The histogram is skewed right

Central Limit Theorem vs Bootstrapping

Now, we will use each method to calculate 95% confidence intervals for true mean flipper length of penguins using each method.

Bootstrap Confidence Interval

penguins2 <- penguins |>
  filter(species !="Gentoo")

boot_df <- penguins2 |>
  specify(response = flipper_length_mm , explanatory = species) |>
  generate(reps = 20000, type = "bootstrap") |>
  calculate(stat = "diff in means")

Dropping unused factor levels Gentoo from the supplied explanatory variable 'species'.

Warning: Removed 1 rows containing missing values.

Warning: The statistic is based on a difference or ratio; by default, for
difference-based statistics, the explanatory variable is subtracted in the
order "Adelie" - "Chinstrap", or divided in the order "Adelie" / "Chinstrap"
for ratio-based statistics. To specify this order yourself, supply `order =
c("Adelie", "Chinstrap")` to the calculate() function.

Now, let’s use boot_dfto create our 95% confidence interval.

boot_df |> 
  summarize(lower = quantile(stat , 0.025),
            upper = quantile(stat , 0.975))

# A tibble: 1 × 2
  lower upper
  <dbl> <dbl>
1 -7.86 -3.87

Interpret your 95% confidence interval in the context of the problem below:

We are 95% confident that the true mean flipper length for penguins is between 199 and 202 mm.

CLT

Are we justified to use CLT to create a 95% confidence interval? Why or why not?

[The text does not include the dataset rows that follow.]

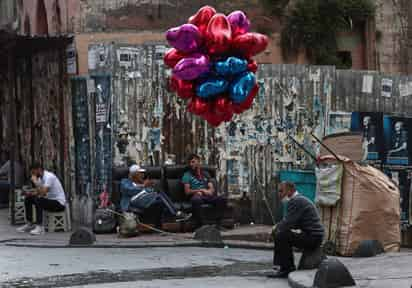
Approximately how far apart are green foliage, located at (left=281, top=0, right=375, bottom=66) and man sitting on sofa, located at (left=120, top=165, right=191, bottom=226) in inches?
272

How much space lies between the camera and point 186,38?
12.5 meters

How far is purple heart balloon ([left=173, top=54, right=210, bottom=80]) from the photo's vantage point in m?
12.5

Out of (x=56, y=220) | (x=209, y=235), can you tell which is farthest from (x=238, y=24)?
(x=56, y=220)

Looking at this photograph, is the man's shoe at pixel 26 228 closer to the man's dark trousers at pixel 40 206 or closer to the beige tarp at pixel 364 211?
the man's dark trousers at pixel 40 206

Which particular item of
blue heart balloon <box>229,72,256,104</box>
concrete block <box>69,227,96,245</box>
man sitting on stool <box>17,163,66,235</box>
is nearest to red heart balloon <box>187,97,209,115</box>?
blue heart balloon <box>229,72,256,104</box>

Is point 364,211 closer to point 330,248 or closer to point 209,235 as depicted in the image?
point 330,248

Independence - We will assume this is a random sample of all penguins

Sample Size - 344 greater than 30

Fill in the following code to calculate a 95% CI using the CLT

penguins |> 
  summarize(m = mean(flipper_length_mm , na.rm = T))

# A tibble: 1 × 1
      m
  <dbl>
1  201.

est_mu <- 201
est_sigma <- sd(penguins$flipper_length_mm , na.rm = T) / sqrt(344)

qnorm(c(0.025, 0.975), est_mu, est_sigma)

[1] 199.514 202.486

Is the CI from CLT the same or different than the one using bootstrap methods?

The Same

BUT

These were only roughly the same because of a large sample size. With a small sample size, we need to use a distribution different from Normal. See AE-19!